Edge type posterior :
- \(q_{\phi}\left(\mathbf{z}_{i j} \mid \mathbf{x}\right)=\operatorname{softmax}\left(\mathbf{h}_{(i, j)}^{2}\right)\).
(2) Sampling
Sample from \(q_{\phi}\left(\mathbf{z}_{i j} \mid \mathbf{x}\right)\) ?

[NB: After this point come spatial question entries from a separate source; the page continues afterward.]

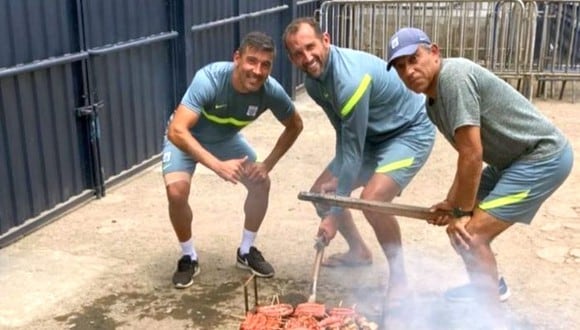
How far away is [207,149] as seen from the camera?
15.7 feet

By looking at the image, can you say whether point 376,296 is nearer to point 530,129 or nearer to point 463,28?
point 530,129

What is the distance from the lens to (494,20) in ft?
34.6

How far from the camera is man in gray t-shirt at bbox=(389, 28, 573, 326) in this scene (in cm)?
346

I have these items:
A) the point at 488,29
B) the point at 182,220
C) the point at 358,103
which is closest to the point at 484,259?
the point at 358,103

- but…. DISCRETE latent variable
\(\rightarrow\) use Gumbel softmax trick : \(\mathbf{z}_{i j}=\operatorname{softmax}\left(\left(\mathbf{h}_{(i, j)}^{2}+\mathbf{g}\right) / \tau\right)\).
(3) Decoder
Task of decoder :
- predict dynamics
- predict \(p_{\theta}\left(\mathbf{x}^{t+1} \mid \mathbf{x}^{t}, \ldots, \mathbf{x}^{1}, \mathbf{z}\right)\).

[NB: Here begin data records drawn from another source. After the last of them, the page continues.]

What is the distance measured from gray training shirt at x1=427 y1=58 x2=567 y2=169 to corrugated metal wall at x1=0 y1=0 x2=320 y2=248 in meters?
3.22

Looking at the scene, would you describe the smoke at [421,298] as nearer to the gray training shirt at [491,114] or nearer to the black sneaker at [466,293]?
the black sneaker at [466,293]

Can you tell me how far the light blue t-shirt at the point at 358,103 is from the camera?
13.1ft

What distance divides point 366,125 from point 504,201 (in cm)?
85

\(\begin{aligned} v \rightarrow e: \quad \tilde{\mathbf{h}}_{(i, j)}^{t} &=\sum_{k} z_{i j, k} \tilde{f}_{e}^{k}\left(\left[\mathbf{x}_{i}^{t}, \mathbf{x}_{j}^{t}\right]\right) \\ e \rightarrow v: \quad \boldsymbol{\mu}_{j}^{t+1} &=\mathbf{x}_{j}^{t}+\tilde{f}_{v}\left(\sum_{i \neq j} \tilde{\mathbf{h}}_{(i, j)}^{t}\right) \\ p\left(\mathbf{x}_{j}^{t+1} \mid \mathbf{x}^{t}, \mathbf{z}\right) &=\mathcal{N}\left(\boldsymbol{\mu}_{j}^{t+1}, \sigma^{2} \mathbf{I}\right) \end{aligned}\).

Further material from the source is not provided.